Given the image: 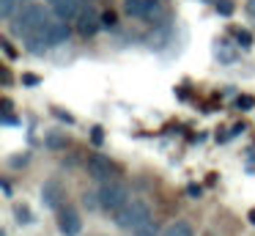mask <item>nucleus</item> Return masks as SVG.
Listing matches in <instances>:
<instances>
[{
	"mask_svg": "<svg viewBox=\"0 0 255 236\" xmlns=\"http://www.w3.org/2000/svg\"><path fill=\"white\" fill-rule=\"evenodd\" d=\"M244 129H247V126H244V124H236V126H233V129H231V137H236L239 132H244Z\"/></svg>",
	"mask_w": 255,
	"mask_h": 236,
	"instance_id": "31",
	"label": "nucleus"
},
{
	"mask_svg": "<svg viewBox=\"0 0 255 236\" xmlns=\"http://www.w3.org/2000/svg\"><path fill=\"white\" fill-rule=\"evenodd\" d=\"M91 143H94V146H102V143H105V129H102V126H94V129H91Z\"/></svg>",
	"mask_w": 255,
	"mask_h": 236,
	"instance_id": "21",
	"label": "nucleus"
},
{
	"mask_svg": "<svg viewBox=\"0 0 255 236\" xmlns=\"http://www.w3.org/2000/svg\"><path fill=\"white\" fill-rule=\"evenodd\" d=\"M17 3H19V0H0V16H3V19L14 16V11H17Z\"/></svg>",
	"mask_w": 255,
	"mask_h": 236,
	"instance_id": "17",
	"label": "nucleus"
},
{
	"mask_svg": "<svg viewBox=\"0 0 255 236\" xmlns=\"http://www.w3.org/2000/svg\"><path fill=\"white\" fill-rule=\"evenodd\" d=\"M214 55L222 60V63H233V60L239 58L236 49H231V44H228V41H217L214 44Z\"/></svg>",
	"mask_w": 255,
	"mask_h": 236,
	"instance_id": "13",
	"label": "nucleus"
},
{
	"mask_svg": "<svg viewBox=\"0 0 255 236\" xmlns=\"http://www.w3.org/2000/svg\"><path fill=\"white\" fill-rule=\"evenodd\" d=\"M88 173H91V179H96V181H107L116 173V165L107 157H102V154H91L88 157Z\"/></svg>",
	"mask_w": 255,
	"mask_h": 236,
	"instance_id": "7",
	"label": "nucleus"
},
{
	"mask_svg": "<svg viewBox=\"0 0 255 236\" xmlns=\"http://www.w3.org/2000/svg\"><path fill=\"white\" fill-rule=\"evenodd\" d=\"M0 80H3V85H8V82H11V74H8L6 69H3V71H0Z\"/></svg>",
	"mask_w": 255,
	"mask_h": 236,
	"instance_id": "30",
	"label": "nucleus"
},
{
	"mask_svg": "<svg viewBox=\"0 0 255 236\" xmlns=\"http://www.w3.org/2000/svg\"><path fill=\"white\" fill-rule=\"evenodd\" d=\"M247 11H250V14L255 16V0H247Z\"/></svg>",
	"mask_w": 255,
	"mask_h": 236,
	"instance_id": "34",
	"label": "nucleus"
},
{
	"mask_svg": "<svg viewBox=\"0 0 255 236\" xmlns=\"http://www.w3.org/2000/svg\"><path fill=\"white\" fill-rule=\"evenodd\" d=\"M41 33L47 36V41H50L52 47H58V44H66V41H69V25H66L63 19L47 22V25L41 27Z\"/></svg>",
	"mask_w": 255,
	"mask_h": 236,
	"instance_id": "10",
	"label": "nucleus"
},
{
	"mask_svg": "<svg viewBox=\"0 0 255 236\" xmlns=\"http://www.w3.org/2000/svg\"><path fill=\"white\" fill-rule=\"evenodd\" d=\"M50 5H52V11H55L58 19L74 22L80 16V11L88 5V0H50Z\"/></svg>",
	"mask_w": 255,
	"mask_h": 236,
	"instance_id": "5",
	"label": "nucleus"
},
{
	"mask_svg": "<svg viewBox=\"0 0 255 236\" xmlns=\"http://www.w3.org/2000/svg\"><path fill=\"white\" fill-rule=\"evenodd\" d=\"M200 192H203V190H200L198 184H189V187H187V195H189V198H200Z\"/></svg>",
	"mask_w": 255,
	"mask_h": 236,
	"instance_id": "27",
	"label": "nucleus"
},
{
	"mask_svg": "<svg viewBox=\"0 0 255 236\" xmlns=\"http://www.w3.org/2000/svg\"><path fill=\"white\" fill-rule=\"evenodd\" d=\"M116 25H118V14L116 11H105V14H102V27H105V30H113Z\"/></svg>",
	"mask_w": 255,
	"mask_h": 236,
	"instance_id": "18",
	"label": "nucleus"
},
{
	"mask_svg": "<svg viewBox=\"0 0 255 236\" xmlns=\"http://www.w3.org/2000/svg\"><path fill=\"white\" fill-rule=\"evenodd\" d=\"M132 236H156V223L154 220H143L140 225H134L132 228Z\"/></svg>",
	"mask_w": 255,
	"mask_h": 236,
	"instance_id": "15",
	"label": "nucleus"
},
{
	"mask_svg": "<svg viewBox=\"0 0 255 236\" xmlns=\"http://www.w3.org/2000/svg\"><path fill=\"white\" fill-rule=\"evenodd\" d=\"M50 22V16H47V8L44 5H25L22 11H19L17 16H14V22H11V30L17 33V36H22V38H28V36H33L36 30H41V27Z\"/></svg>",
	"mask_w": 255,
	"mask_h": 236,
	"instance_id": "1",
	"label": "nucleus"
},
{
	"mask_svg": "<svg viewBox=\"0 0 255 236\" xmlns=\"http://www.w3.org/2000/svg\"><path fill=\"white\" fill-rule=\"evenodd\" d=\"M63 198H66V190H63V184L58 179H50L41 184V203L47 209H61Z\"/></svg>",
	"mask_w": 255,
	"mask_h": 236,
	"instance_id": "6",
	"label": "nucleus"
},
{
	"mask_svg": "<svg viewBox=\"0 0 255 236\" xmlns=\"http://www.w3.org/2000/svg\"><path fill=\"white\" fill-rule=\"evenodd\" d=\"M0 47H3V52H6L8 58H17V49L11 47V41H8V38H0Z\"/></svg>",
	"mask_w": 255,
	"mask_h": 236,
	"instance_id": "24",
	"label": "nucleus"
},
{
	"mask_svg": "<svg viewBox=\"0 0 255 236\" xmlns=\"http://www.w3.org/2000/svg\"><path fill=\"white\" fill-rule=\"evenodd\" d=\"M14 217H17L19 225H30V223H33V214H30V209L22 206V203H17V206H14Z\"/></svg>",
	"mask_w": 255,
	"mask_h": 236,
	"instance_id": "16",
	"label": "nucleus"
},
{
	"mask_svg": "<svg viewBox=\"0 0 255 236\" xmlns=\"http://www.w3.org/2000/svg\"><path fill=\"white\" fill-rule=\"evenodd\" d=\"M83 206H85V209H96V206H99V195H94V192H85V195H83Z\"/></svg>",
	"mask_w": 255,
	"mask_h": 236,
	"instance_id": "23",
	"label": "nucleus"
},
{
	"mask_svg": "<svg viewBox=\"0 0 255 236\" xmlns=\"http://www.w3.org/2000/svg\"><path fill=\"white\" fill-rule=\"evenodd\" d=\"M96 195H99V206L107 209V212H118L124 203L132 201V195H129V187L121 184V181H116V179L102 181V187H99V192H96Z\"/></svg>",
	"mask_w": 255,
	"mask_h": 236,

_Given task:_ How many lines of the entries above contain the string "instances", counting only matches with the same case? Reply with the number alone.

_Solution for this exercise:_ 2